Sunday, April 13, 2014

Another Palm Sunday

I’ve been in The Episcopal Church since it found and rescued me in 1996.  And I have never been comfortable with this Sunday. Some call it Palm Sunday.  Some call it Passion Sunday.  For me, it is always a Sunday of deep grief and mixed emotions. 

I love our liturgy and our lectionary!  I really do.  But this day – called “Palm Sunday” or “Passion Sunday” depending on where you are – just tears me up. We start with the marvelous procession with palms and hosannas out on the street.  Then in the long reading of the Gospel, we crucify him again. 

I always have liturgical whiplash at the end of this Sunday’s service.  Today was no different. 

I’m reminded of these lines from Richard Wilbur’s poem
It takes a sky-blue juggler with five red balls
To shake our gravity up.
And surely this young man from Galilee has shaken up our gravity.  He has turned the Torah upside down.  He has brought the outsiders inside.   He has brought promise of a whole new reign of justice and caritas

And this week we’ll go liturgically through his death.
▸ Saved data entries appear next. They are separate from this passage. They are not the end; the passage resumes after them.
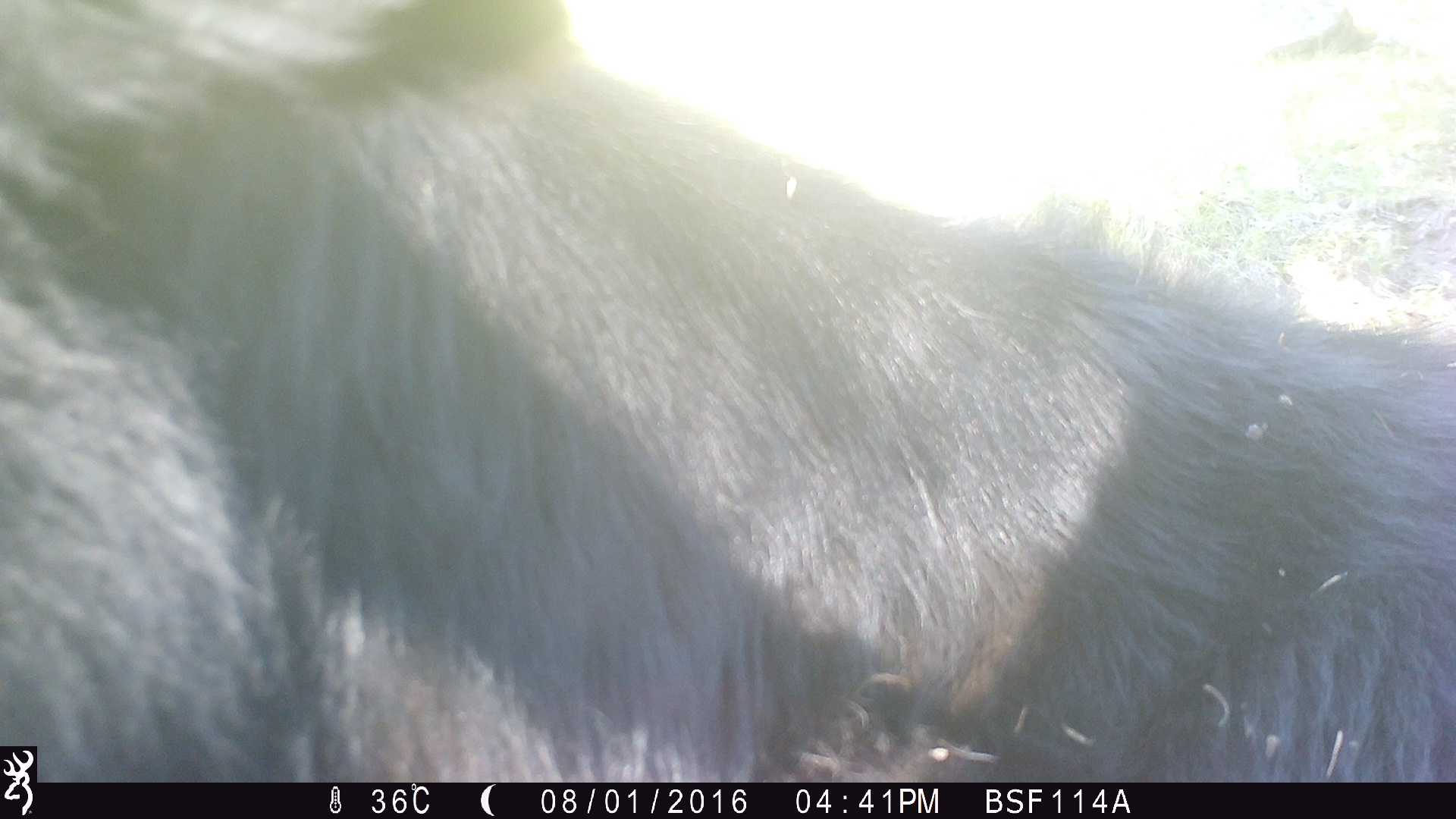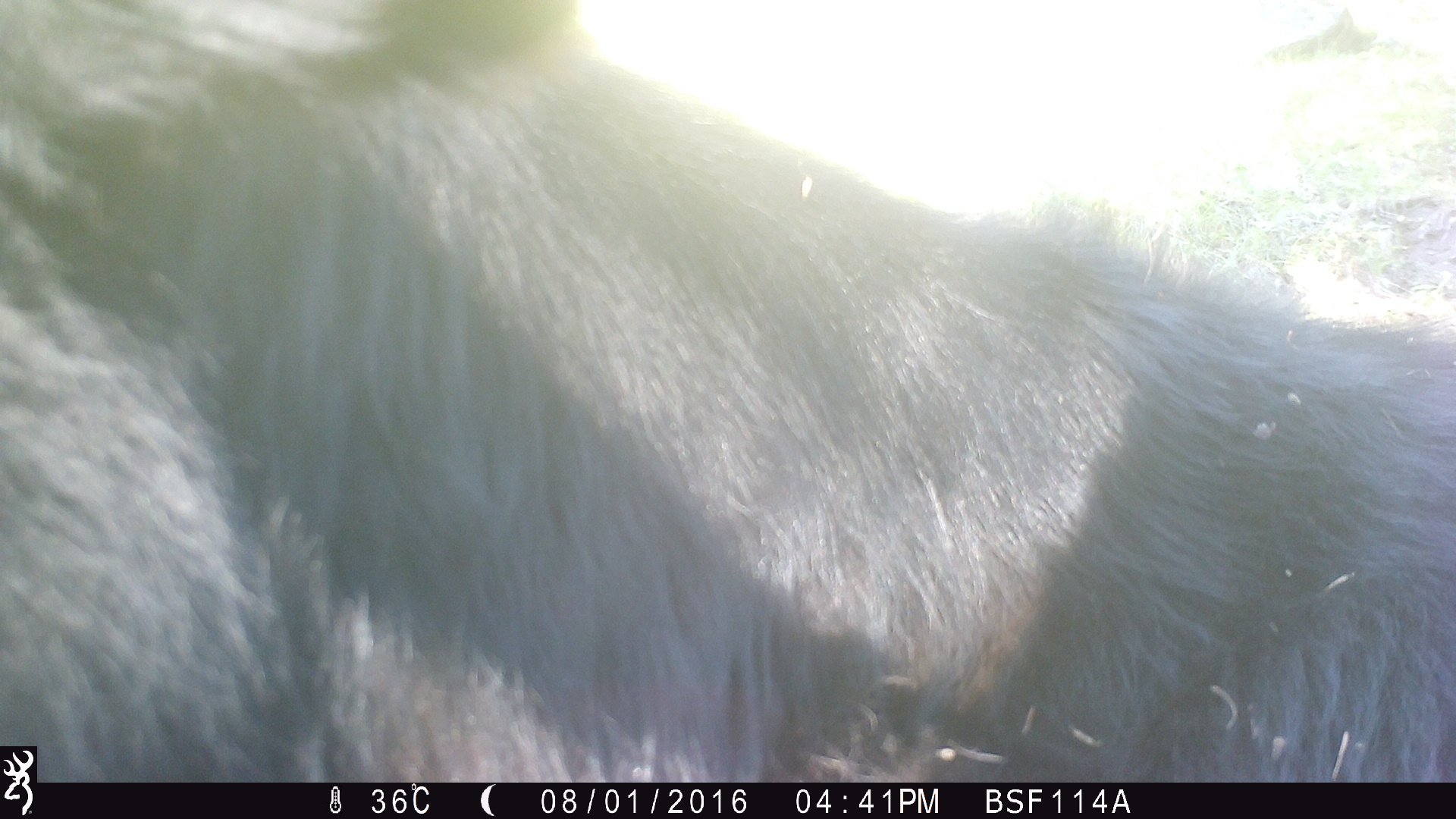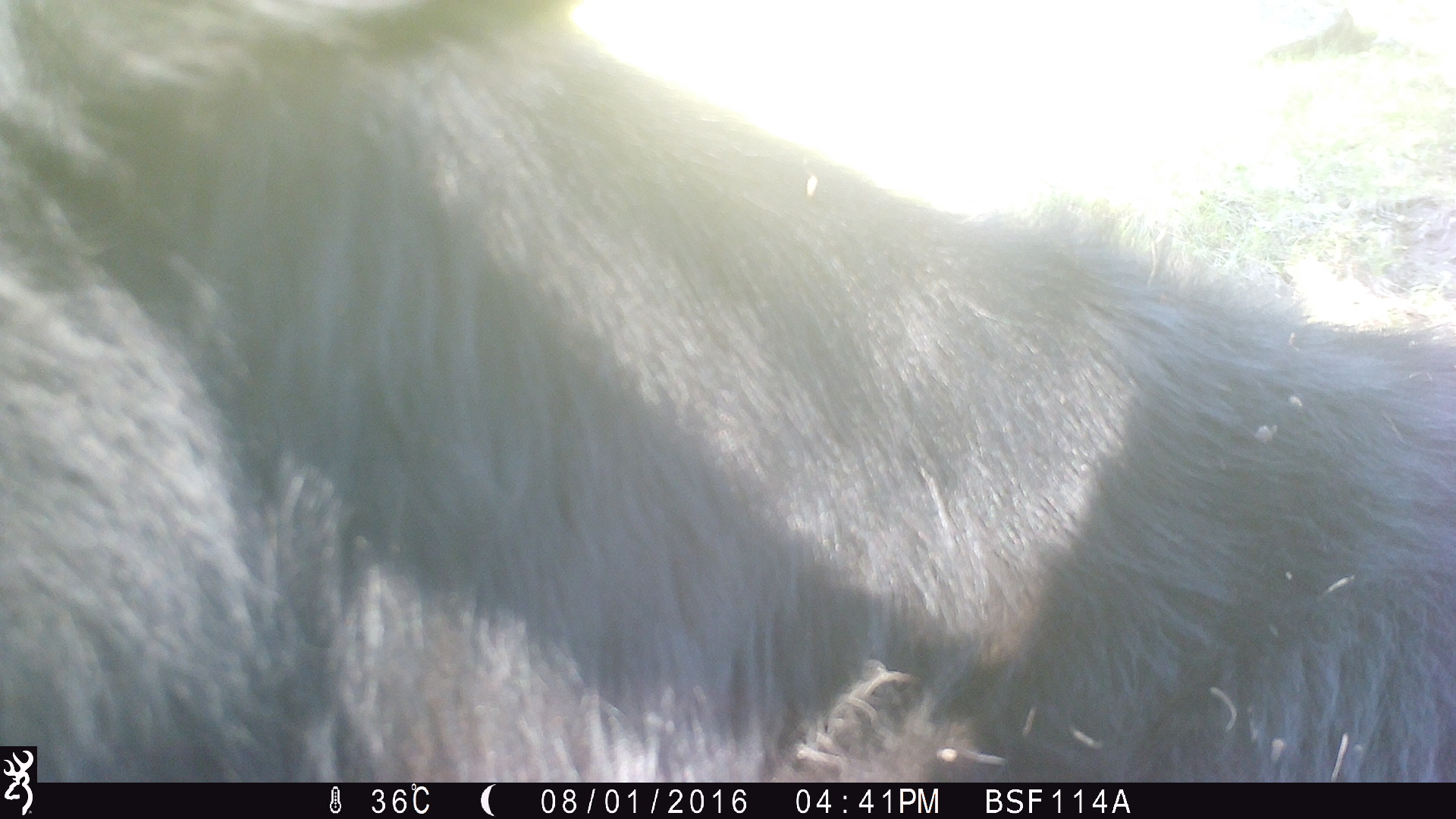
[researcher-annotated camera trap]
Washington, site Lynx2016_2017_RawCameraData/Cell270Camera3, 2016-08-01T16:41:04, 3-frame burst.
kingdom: Animalia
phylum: Chordata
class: Mammalia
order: Artiodactyla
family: Bovidae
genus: Bos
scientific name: Bos taurus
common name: domestic cattle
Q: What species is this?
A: Domestic cattle (Bos taurus).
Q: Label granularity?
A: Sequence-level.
Again. Yet again. Just like we do every Holy Week.   Year after year after year. 

Today, as all our parishioners gathered on the sidewalk outside our little parish, with palm fronds in hand … and then processed into the church singing “All glory, laud, and honor,” it was difficult for me to join in the joyful chorus.  Because I knew where the Gospel reading was going to take us.  Where it takes us every year. It was going to take us to a man abandoned by his closest friends.  To a man crying, “My God, why have you forsaken me?”  To a man dying a horrible death. 

We go through this cycle every year.  Advent.  Christmas. Epiphany.  Lent.  Holy Week.  And it’s always the same.  We wind up killing this sky-blue juggler who shakes up our gravity.  The weight of it today was almost more than I could bear …  as the liturgy moved from “All glory, laud and honor” to “O sacred head, sore wounded, defiled and put to scorn.” 
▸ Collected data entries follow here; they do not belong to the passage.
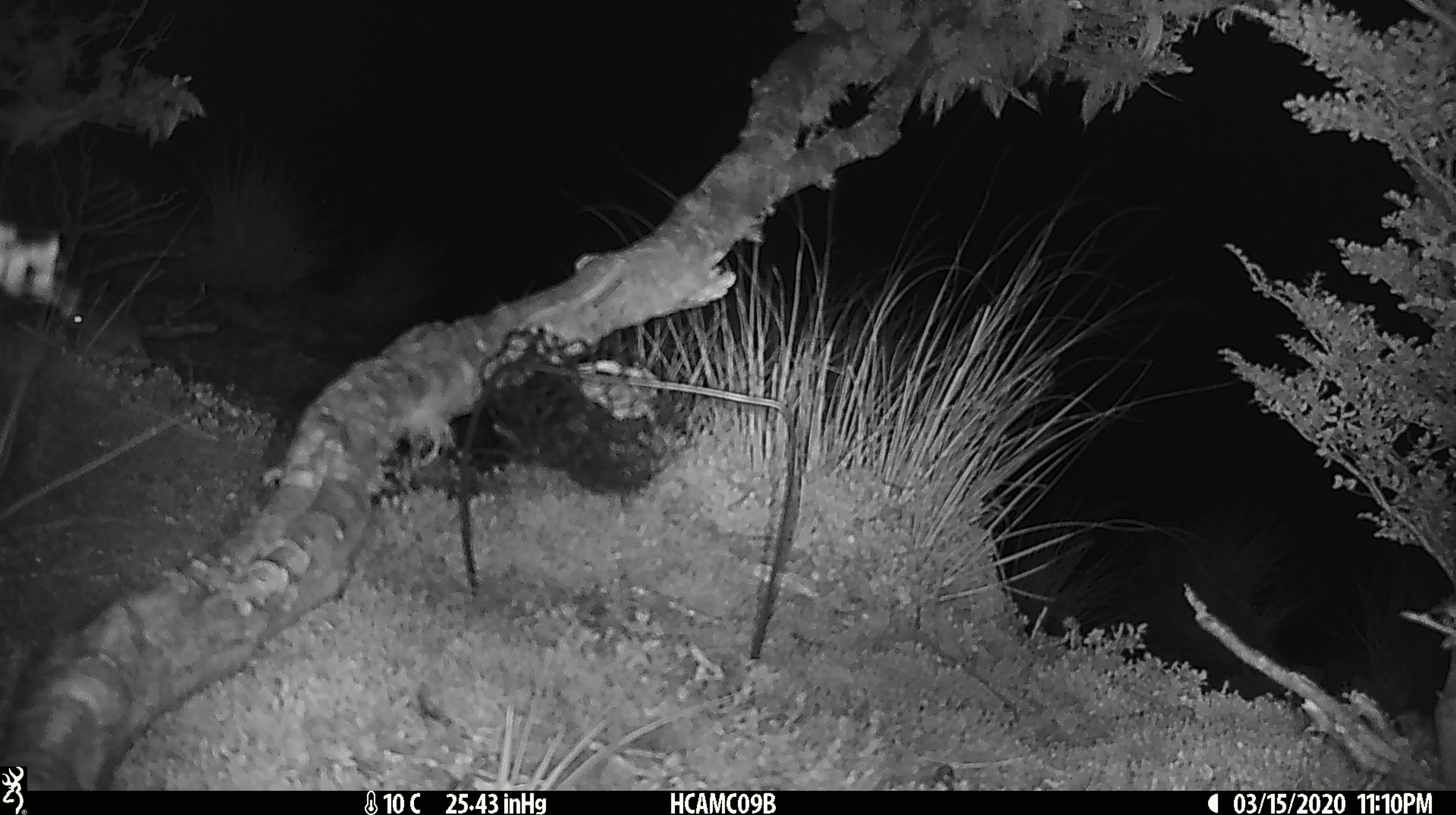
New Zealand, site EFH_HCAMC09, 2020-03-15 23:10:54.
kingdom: Animalia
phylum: Chordata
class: Mammalia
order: Rodentia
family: Muridae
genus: Mus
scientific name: Mus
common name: mouse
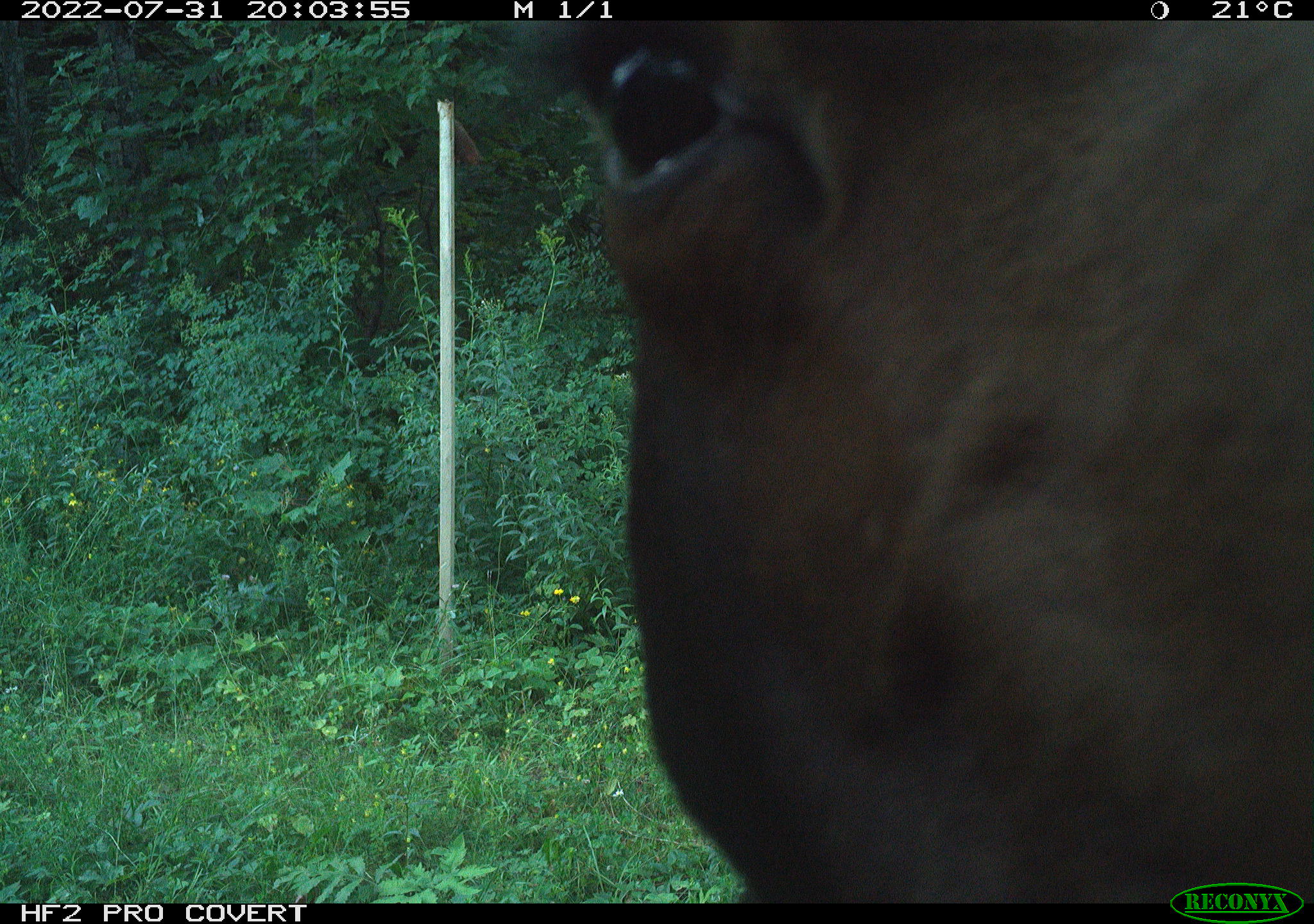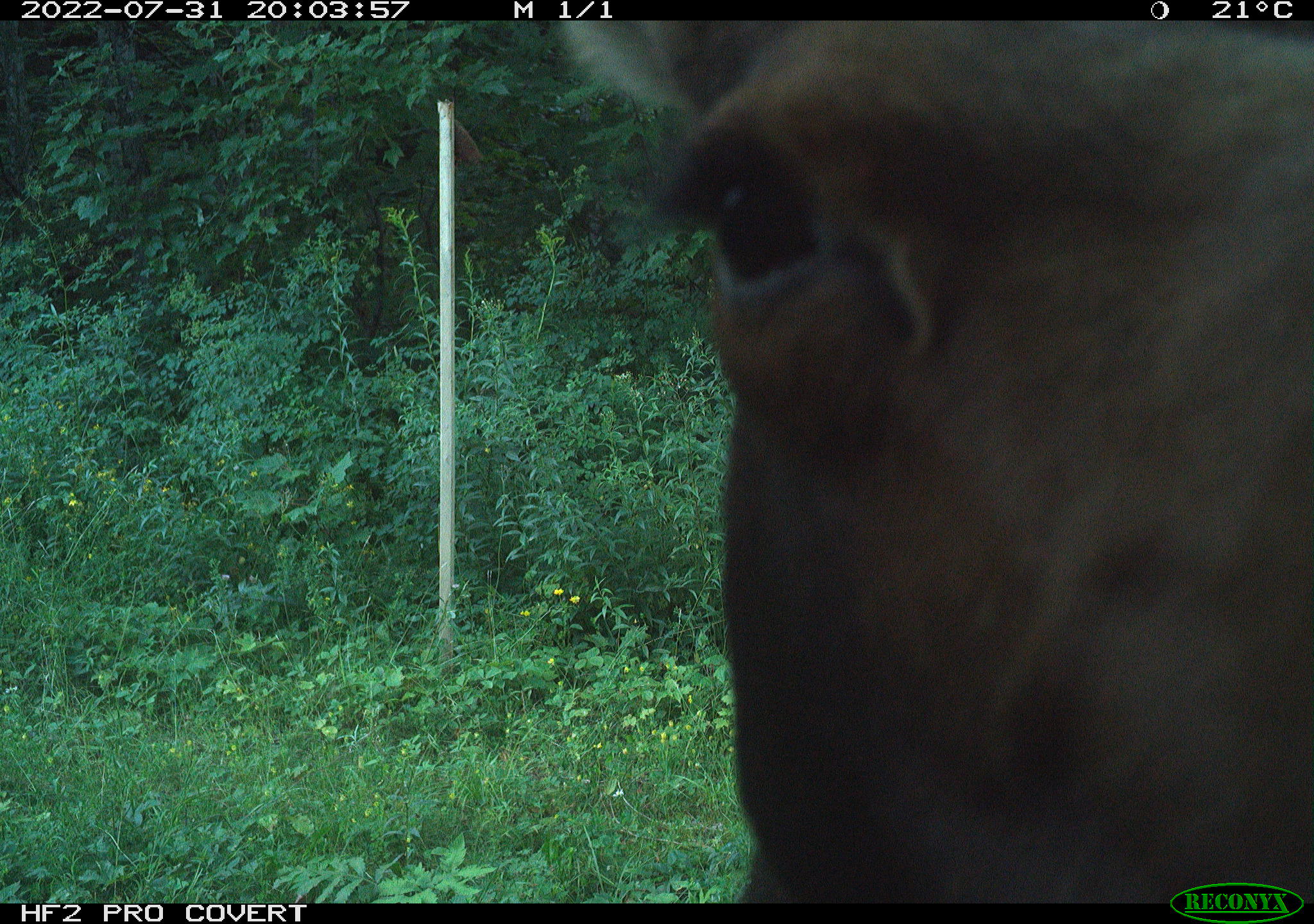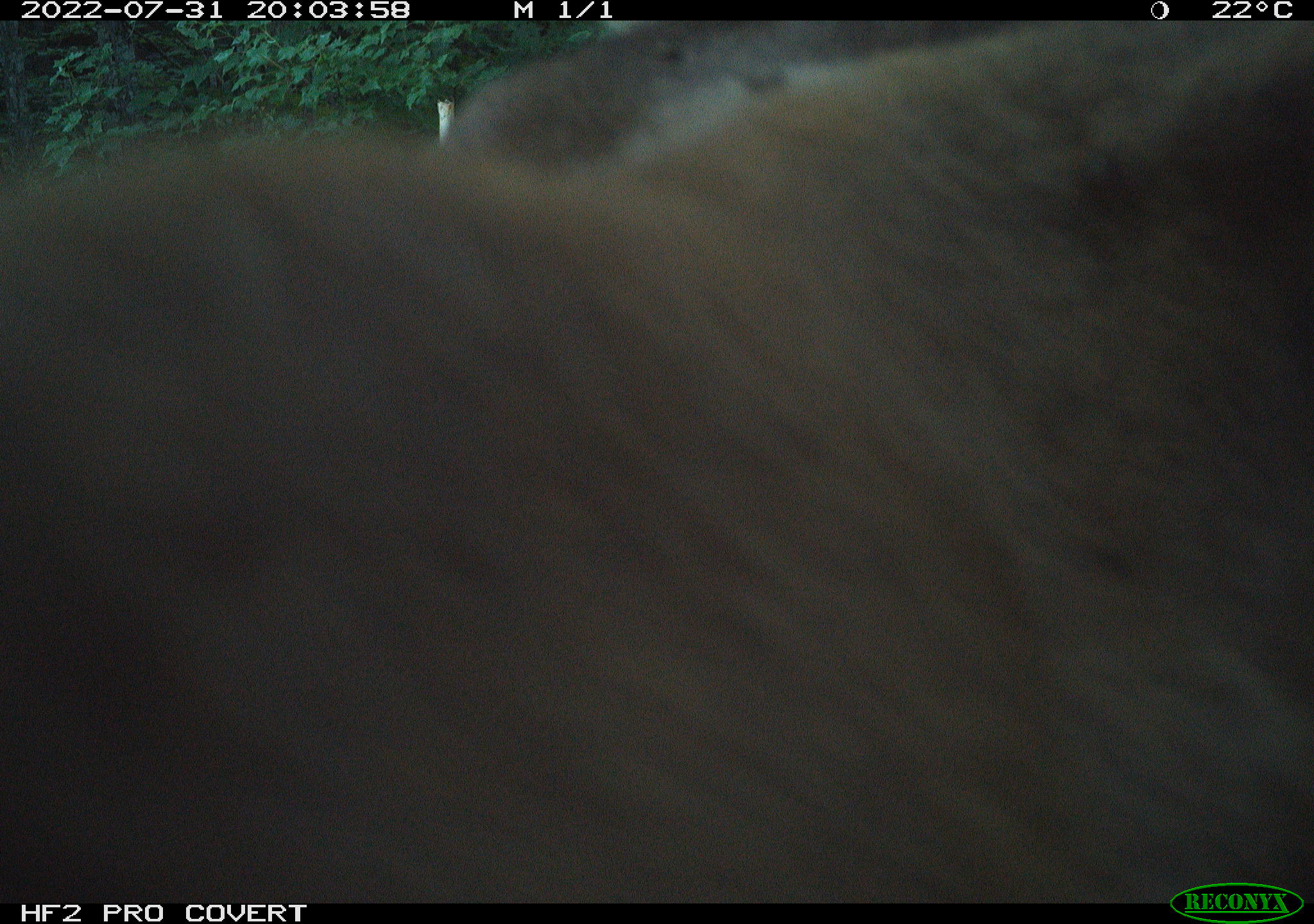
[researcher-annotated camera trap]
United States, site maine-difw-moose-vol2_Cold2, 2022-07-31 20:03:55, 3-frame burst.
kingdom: Animalia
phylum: Chordata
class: Mammalia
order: Artiodactyla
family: Cervidae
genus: Alces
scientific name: Alces alces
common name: moose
And so I wept through too much of today’s service. 

When will quit killing the sky-blue juggler who shakes up our gravity? 

Lord, have mercy. 

8 Comments:

Blogger JCF said...

In my parish, our new rector decided not to do The Passion on Palm Sunday.

Good Friday will come soon enough.

[And today there was news of murder at a Jewish Center in the Kansas City area---God help us if the killer was influenced by the scurrilous blood libel of the New Testament!]

4/13/2014 11:36 PM  
Blogger Lisa Fox said...

JCF, I have heard [but do not know] that the churches adopted the combination Palm/Passion Sunday because so many people only to church on Sunday, and so they miss all the days of Holy Week. I would love to be in a community where Palm Sunday could just be Palm Sunday ... and then we could walk slowly to Maundy Thursday ... Holy Friday .. and eventually to Easter.

I'd love to hear more about what led your rector to this and what you all are doing this week.

4/14/2014 12:08 AM  
Blogger liturgy said...

Thanks for the thoughtful reflection, Lisa.

The reading of the Passion of St Matthew on Palm Sunday is an ancient tradition of the church. That of St Luke was read on Wednesday, and St John's on Good Friday. St Mark's was added on Tuesday.

It has nothing whatsoever to do with people not coming to church on Good Friday.

Blessings

Bosco
www.liturgy.co.nz

4/14/2014 3:10 AM  
Blogger Lisa Fox said...

Thank you for that information, Bosco. I had no idea. And (obviously) I stand corrected. I'm actually glad to know it's not just a newfangled thing. You are so helpful.

4/14/2014 8:59 AM  
Blogger Unknown said...

I cried, too. I almost always do. It was political upheaval. It was turning over of the unknown, the worrisome, the different, the radical. It was "Give us the criminal" and "take that guy who doesn't understand how our world works". It was a day to destroy the one who destroyed the status quo.
We walk this painful week and burst forth with the news of the risen Lord (so scarey that the women in Mark's account ran away and told no one). It was a rocky time. It still is... and I cry.

4/14/2014 9:14 PM  
Blogger Lisa Fox said...

Thank you for those thoughtful comments, Anne.
Thursday night's going to be even worse, with the stripping of the altar and all the beautiful, hopeful things that adorn the church -- reminding us all how it must have felt on that long-ago Friday and Saturday.

4/15/2014 8:38 AM  
Blogger Unknown said...

When will you stop asking rhetorical questions so that you can feel superior to your readers?
Religion is so pathetic.

4/30/2014 11:10 AM  
Blogger Lisa Fox said...

Stan, I wasn't asking rhetorical questions. I was reflecting on my real experience of Passion Sunday.

This is your one and only chance to engage in dialogue ... or be banned. Take your pick.